Бурлит толпа, колышется масса человеческих тел и голов, горят глаза, распаленные еще одним оратором от вашей оппозиции, и в этот миг твой переполненный болью монолог прерывается обращением к тебе:
— Степан Маркович! Степан Маркович!..
Ты оборачиваешься на голос — Марина. Снова в джинсах, сиреневом свитерке, выглядывающим из-под не застегнутой на верхнюю пуговицу дубленочки, однако ты зачем-то ищешь крестик на ее груди, но крестика нет, и это тебя несколько разочаровывает. Ты не знаешь, что ей говорить, слишком неожиданным оказался переход от раздумий о народе к Марине, появившейся внизу, в тылу подиума-возвышения. Марина тоже не произносит больше ни слова, лишь протягивает тебе руку, приглашая спуститься к ней. Ты покорно выполняешь ее не высказанную вслух волю, удивляясь ее холеной и горячей на этой стуже руке, к которой ты впервые прикасаешься.

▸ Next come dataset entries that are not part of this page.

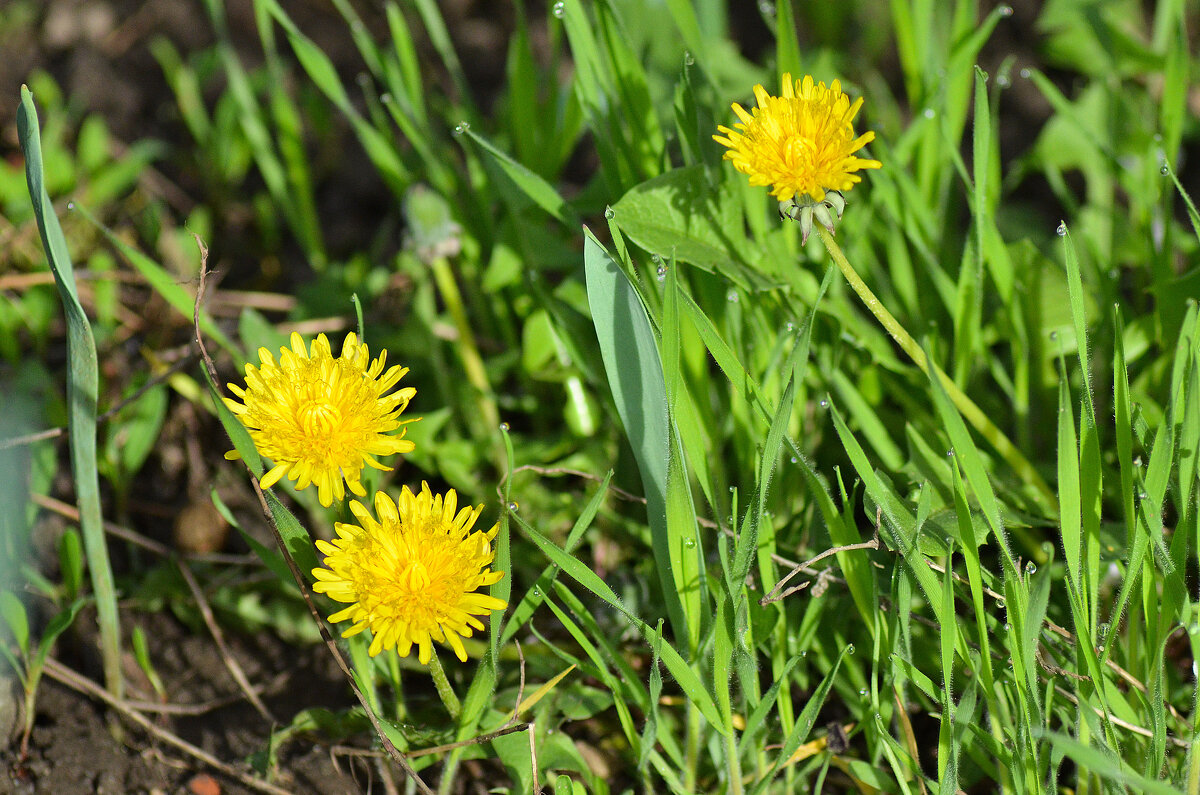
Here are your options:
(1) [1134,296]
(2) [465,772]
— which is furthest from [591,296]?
(1) [1134,296]

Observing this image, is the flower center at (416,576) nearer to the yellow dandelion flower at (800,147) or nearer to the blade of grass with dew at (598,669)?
the blade of grass with dew at (598,669)

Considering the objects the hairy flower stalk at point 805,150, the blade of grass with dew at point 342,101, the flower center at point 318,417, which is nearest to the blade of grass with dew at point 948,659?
the hairy flower stalk at point 805,150

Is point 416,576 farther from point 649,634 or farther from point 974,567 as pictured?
point 974,567

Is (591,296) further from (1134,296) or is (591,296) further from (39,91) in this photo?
(39,91)

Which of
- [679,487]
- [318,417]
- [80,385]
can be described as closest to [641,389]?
[679,487]

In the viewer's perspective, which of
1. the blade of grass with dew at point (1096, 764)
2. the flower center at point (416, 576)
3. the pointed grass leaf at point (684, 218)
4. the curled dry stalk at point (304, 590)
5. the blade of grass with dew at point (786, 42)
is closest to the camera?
the blade of grass with dew at point (1096, 764)

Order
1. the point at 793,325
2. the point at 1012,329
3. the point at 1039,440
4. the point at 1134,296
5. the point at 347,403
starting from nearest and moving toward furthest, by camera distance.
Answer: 1. the point at 347,403
2. the point at 793,325
3. the point at 1012,329
4. the point at 1039,440
5. the point at 1134,296

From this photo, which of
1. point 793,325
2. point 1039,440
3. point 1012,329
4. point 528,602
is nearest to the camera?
point 528,602
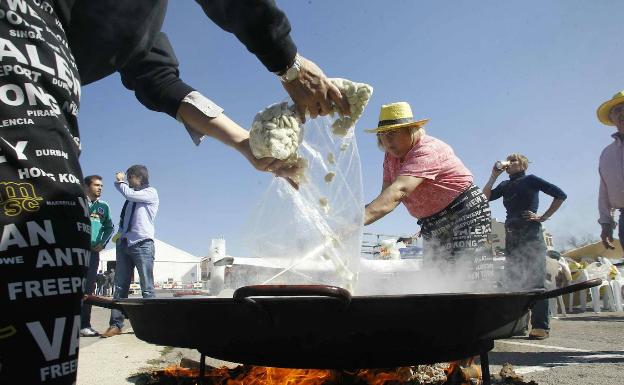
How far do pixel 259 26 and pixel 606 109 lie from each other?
377cm

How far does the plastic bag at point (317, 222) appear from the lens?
6.22ft

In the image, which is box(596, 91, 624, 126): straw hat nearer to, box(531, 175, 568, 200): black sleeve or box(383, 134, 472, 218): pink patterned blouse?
box(531, 175, 568, 200): black sleeve

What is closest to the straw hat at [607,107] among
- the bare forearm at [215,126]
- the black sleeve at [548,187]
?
the black sleeve at [548,187]

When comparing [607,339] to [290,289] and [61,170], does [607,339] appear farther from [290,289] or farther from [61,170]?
[61,170]

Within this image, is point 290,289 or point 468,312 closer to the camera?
point 290,289

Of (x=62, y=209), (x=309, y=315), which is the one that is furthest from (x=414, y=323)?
(x=62, y=209)

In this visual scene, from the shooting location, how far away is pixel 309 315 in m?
0.98

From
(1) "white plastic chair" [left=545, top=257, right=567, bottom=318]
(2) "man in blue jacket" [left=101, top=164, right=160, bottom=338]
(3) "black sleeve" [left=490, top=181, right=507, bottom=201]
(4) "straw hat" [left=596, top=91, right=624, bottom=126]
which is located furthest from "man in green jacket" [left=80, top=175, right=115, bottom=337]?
(1) "white plastic chair" [left=545, top=257, right=567, bottom=318]

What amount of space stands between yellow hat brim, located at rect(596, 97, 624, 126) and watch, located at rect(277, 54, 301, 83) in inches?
134

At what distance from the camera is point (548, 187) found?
4.40 metres

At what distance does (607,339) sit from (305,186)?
3.86m

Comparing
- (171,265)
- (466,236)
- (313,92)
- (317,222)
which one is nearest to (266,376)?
(317,222)

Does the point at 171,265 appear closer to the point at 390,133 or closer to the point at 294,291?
the point at 390,133

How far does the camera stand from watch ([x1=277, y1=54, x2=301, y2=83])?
133 centimetres
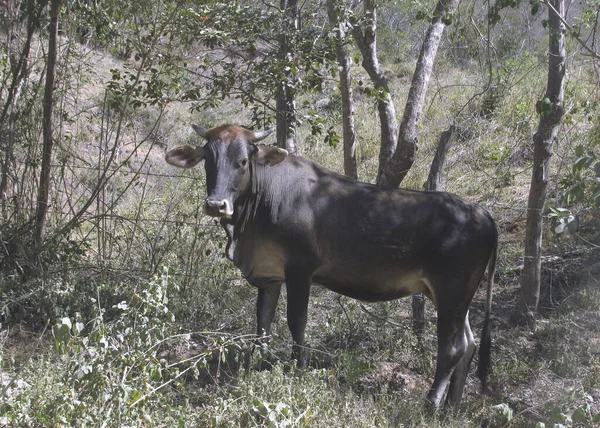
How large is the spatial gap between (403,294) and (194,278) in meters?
2.48

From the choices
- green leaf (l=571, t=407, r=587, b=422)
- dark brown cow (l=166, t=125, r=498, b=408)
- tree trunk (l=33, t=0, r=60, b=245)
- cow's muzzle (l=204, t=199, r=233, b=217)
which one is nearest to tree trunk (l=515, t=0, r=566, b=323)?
dark brown cow (l=166, t=125, r=498, b=408)

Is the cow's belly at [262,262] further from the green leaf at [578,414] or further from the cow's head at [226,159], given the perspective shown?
the green leaf at [578,414]

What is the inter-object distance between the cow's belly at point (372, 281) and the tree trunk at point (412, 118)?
2.21 metres

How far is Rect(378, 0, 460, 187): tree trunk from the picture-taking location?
8141 millimetres

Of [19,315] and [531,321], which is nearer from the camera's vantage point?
[19,315]

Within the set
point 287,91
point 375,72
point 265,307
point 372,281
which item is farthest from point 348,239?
point 375,72

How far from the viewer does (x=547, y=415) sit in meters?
5.97

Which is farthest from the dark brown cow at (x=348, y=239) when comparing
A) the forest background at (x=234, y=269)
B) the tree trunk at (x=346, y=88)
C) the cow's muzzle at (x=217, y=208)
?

Тебя не покидает ощущение, будто никто и не заметил прекращения твоего участия в майданном действии. Внизу Марина наклоняется и говорит тебе на ухо:
— Скажите своим, что вам нужно срочно позвонить, а затем незаметно исчезните. У меня для вас сюрприз. Приятный.
Ты чувствуешь, как теряешь самоконтроль: мозг твой заблокирован, воля парализована, ты словно марионетка подчиняешься сказанному Мариной и действуешь по ее велению. На подиуме, где никто действительно не обратил внимания на твое минутное отсутствие, ты достаешь мобильный телефон и жестами показываешь, стараясь чтобы кто-нибудь их зафиксировал взглядом, будто вынужден отлучиться для срочного разговора, так как здесь, в этом грохочущем сонмище, вряд ли что услышишь, поэтому… Ты во второй раз спускаешься с подиума и с пика всего митинга, с его наэлектризованного апогея, не способен осознать, что с тобой творится. Тебя ведет куда-то неведомая сила, ты идешь, точно руководимый радиосигналом, четко держишь курс к ближайшему переулку, словно всю жизнь каждый вечер торопился туда, доведя знание маршрута до полного автоматизма.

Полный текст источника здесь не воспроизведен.